> [WHAT YOU HAVE TO DO] Reproduce the lines below word for word, from the first one through the line containing "3. the tile floor at pixel 441 391", with both ends included. Leave the pictures out of your copy.

> [SUPPLIED ENTRIES]
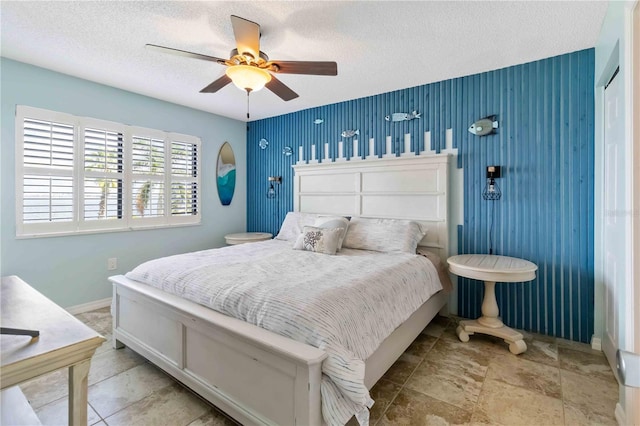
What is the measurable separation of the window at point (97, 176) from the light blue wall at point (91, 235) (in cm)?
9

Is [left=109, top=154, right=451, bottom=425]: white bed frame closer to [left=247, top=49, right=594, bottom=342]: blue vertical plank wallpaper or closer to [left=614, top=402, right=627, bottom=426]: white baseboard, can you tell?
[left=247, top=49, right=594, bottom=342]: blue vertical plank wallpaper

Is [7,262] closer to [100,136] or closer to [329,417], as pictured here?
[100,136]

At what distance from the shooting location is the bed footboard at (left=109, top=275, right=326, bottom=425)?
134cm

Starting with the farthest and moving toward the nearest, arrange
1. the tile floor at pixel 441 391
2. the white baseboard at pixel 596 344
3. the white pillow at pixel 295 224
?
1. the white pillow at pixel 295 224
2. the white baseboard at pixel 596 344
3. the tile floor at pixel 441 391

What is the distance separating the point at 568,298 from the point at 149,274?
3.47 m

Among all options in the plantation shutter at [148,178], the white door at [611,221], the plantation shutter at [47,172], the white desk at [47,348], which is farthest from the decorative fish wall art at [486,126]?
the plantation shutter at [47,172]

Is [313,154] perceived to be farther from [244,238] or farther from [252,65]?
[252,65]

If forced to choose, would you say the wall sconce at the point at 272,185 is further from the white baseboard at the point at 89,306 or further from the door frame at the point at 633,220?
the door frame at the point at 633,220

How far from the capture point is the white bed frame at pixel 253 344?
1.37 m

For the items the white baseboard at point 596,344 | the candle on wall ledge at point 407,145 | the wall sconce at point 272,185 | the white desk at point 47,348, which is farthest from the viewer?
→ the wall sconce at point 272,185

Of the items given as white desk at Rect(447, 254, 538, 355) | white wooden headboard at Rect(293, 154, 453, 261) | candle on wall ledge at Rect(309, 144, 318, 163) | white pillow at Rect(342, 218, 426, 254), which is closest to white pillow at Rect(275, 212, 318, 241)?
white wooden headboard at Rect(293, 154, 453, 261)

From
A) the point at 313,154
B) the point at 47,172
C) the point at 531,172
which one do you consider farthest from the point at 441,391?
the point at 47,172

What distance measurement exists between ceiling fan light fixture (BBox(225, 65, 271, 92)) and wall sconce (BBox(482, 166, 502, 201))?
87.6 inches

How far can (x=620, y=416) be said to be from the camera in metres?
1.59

> [OUTPUT OF THE EXERCISE]
What is the measurable separation of the window at point (97, 176) from the light blue wall at point (91, 235) (in cm)?
9

Is [left=109, top=154, right=451, bottom=425]: white bed frame closer to [left=247, top=49, right=594, bottom=342]: blue vertical plank wallpaper or closer to [left=614, top=402, right=627, bottom=426]: white baseboard, can you tell?
[left=247, top=49, right=594, bottom=342]: blue vertical plank wallpaper

Is [7,262] closer to [100,136] or closer to [329,417], as pictured here?
[100,136]

At what distance from the shooting location is the bed footboard at (left=109, top=275, right=326, bottom=425)?
134cm

Starting with the farthest and moving toward the nearest, arrange
1. the tile floor at pixel 441 391
2. the white baseboard at pixel 596 344
3. the white pillow at pixel 295 224
?
1. the white pillow at pixel 295 224
2. the white baseboard at pixel 596 344
3. the tile floor at pixel 441 391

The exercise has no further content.